Le petit bonhomme poussa un grand cri de joie et envoya promener son bol de chenilles écrasées par la fenêtre de sa cabane de feuillage. « Marché conclu ! dit-il. Allons-y ! »
« Et je les ai tous amenés, en bateau, tous les hommes, toutes les femmes et tous les enfants de la tribu Oompa-Loompa. C’était chose facile. Je n’avais qu’à les cacher dans de grandes caisses pourvues de trous d’aération. Et tous sont arrivés sains et saufs. Ce sont de merveilleux ouvriers. Maintenant, ils parlent tous anglais. Ils adorent la danse et la musique. Ils improvisent toujours des chansons. Vous allez sûrement les entendre chanter. Mais je dois vous prévenir, ils sont un peu polissons. Ils aiment faire des blagues. Ils s’habillent toujours comme dans la brousse. Ils y tiennent beaucoup. Les hommes, comme vous pouvez le constater vous-mêmes, ne portent que des peaux de daim. Les femmes sont vêtues de feuilles et les enfants ne portent rien du tout. Les femmes changent de feuilles tous les jours…

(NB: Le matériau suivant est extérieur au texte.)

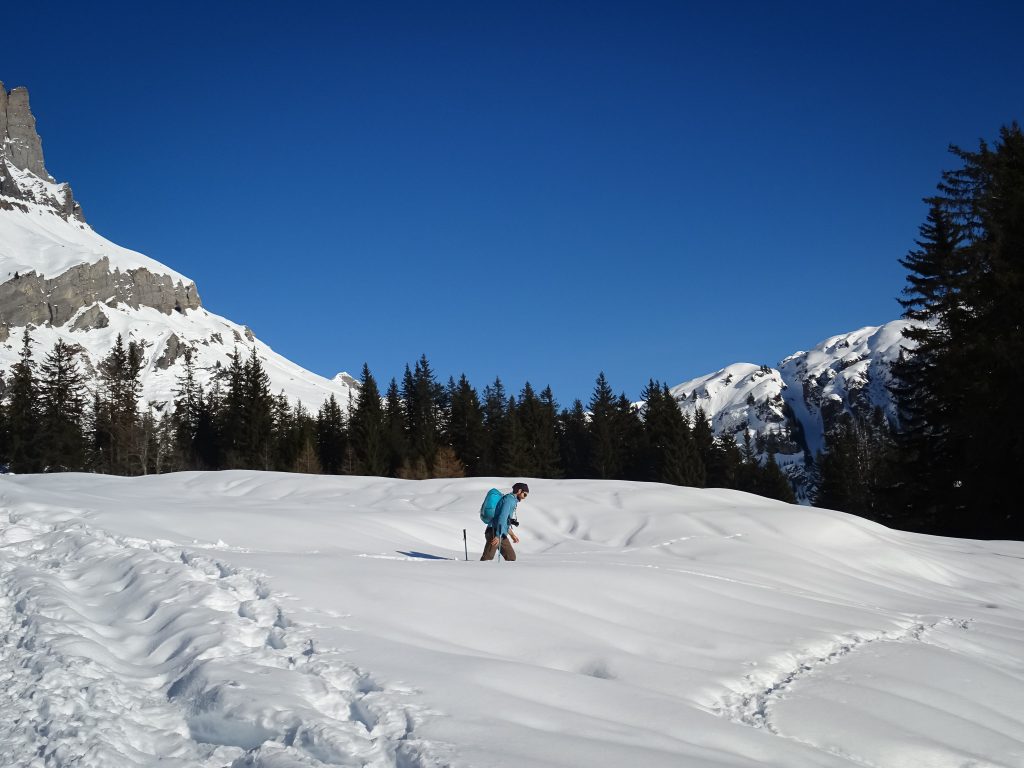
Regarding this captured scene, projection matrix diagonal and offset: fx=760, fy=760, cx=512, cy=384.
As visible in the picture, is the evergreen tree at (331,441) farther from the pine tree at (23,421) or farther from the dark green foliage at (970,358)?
the dark green foliage at (970,358)

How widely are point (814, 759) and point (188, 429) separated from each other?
6623cm

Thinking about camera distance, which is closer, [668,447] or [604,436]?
[668,447]

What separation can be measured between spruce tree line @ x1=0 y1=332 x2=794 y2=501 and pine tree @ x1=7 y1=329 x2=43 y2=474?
2.7 inches

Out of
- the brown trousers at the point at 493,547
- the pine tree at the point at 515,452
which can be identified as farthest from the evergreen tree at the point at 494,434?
the brown trousers at the point at 493,547

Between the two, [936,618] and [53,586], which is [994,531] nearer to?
[936,618]

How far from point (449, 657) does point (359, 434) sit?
55.6m

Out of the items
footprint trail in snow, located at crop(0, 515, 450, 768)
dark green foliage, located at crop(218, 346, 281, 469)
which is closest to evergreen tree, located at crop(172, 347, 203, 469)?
dark green foliage, located at crop(218, 346, 281, 469)

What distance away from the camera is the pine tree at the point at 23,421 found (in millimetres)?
49531

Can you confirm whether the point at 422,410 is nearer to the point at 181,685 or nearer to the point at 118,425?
the point at 118,425

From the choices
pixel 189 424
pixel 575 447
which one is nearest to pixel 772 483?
pixel 575 447

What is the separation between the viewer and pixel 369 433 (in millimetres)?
59844

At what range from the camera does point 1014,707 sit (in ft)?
25.0

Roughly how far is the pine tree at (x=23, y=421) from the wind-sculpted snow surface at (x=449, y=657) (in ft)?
134

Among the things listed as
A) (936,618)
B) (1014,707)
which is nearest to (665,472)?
(936,618)
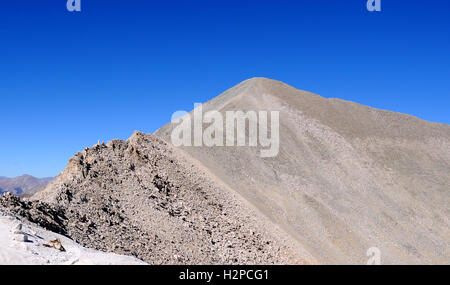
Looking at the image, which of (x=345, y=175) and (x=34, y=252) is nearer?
(x=34, y=252)

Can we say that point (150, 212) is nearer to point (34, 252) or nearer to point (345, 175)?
point (34, 252)

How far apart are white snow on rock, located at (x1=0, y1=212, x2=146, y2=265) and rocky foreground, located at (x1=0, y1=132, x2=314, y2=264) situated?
2.10 m

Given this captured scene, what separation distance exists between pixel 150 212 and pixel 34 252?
7.82 meters

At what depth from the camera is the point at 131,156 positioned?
61.8 feet

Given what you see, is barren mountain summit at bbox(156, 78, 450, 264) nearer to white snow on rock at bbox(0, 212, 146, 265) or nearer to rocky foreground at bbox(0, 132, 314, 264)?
rocky foreground at bbox(0, 132, 314, 264)

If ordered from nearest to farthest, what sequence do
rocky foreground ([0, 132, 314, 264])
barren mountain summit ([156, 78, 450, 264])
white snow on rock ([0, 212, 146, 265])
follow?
white snow on rock ([0, 212, 146, 265]), rocky foreground ([0, 132, 314, 264]), barren mountain summit ([156, 78, 450, 264])

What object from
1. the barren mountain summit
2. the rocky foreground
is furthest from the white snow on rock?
the barren mountain summit

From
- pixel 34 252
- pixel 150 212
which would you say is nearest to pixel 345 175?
pixel 150 212

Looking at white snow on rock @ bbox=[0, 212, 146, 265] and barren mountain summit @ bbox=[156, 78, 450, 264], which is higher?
barren mountain summit @ bbox=[156, 78, 450, 264]

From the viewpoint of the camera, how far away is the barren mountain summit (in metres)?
21.4

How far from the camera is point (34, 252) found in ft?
25.6

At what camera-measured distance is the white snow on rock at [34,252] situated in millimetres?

— Papa ! » cria Veruca Sait la petite fille qui obtenait toujours tout ce qu’elle voulait. « Papa ! Je veux un Oompa-Loompa ! Je veux que tu m’achètes un Oompa-Loompa. Je veux un Oompa-Loompa, et tout de suite ! Je veux l’emmener à la maison ! Vas-y, papa ! Achète-moi un Oompa-Loompa !
— Voyons, voyons, mon chou ! lui dit son père, il ne faut pas interrompre Mr. Wonka.
— Mais je veux un Oompa-Loompa ! hurla Veruca.
— Très bien, Veruca, très bien. Mais je ne peux pas te l’avoir tout de suite. Sois patiente. Je m’en occuperai. Tu en auras un ce soir, au plus tard.
— Augustus ! cria Mrs. Gloop. Augustus, mon chéri, il ne faut pas faire ça ! » Augustus Gloop, rien d’étonnant à cela, avait rampé à la sauvette jusqu’à la rivière, et à présent, agenouillé sur le rivage, il se remplissait la bouche, aussi vite qu’il pouvait, de chocolat fondu tout chaud.